The woman’s passionate desire for a baby, and subsequently her sublime love for another woman’s child, had always been a matter of wonder to John Thornton. He, no less than his wife, had been deeply grieved at the death of his day-old heir, and he, with her, had opened his heart to the adopted boy. But he was a man who hated secrets, or subterfuge. His mind would have been relieved of the one burden in his life had his wife agreed to their adopted son being informed of his real parentage. Still he struggled:
“Ralph is too fine a lad to allow the knowledge to make any difference,” he said. “We know that Mary would not name her betrayer to us, but the man, likely enough, is alive and knows our secret. We can never be safe from him.
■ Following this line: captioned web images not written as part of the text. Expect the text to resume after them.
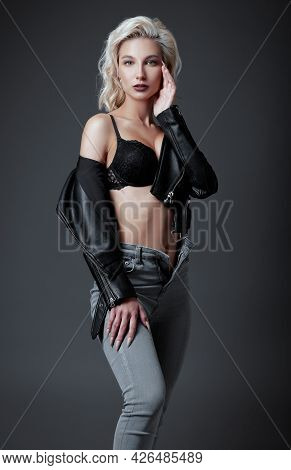Studio Fashion: Beautiful Young Woman In Black Leather Jacket, Bra And Jeans. Seductive Informal (ro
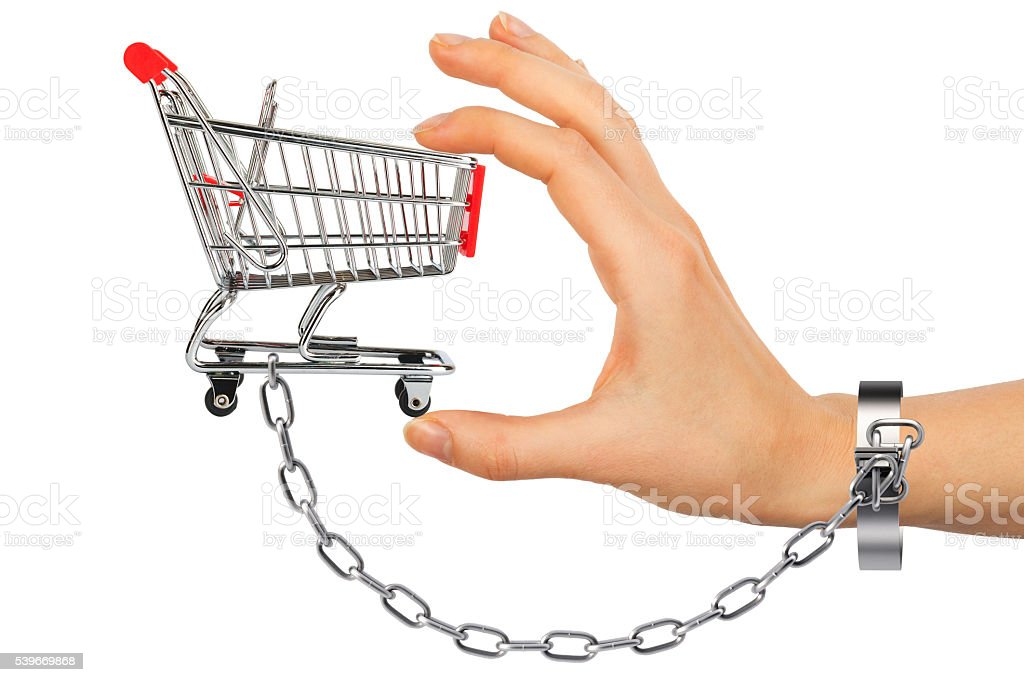 Chained hand holding shopping cart stock photo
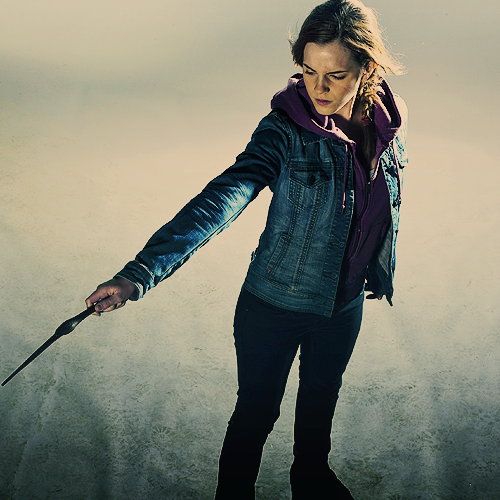 Hermione Granger wallpaper probably with an outerwear, a hip boot, and a box coat titled Harry Potter and the Deathly Hallows Part II  Photoshoot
He may come forward any day, probably try to blackmail us. If such a thing should happen, we should be obliged to tell Ralph, and the boy would then be perfectly justified in blaming us for our silence.”
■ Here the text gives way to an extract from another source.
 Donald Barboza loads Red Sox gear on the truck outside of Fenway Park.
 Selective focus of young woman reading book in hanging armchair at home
“Mary’s betrayer would have come forward long ago if he intended to get money by blackmail,” she countered.
“But the possibility remains. Again, one day Ralph will marry. It might be Kate, or Sir Walter Thorley’s daughter. Think of the recriminations that would occur then. Can’t you see that absolute frankness now would be better for the lad, and better for us?”
“The past lies buried twenty years deep, John. Ralph is safe. I made him my baby. Do not ask me to put him from me.”
The man gave the sigh of the vanquished. Rising to his feet, he said:
“All right! Have it your own way. I hope it may be for the best.”
“I am sure it will, John,” she murmured. And then, by way of final dismissal of the subject, she changed it. “Who is it working among the orange-trees? Is he a new hand?”
The squatter paused in his walk along the veranda to say:
“Yes. I put him on this morning. I thought I knew him at first, but he says he has been all his life in Queensland. He answers to the name of William Clair.”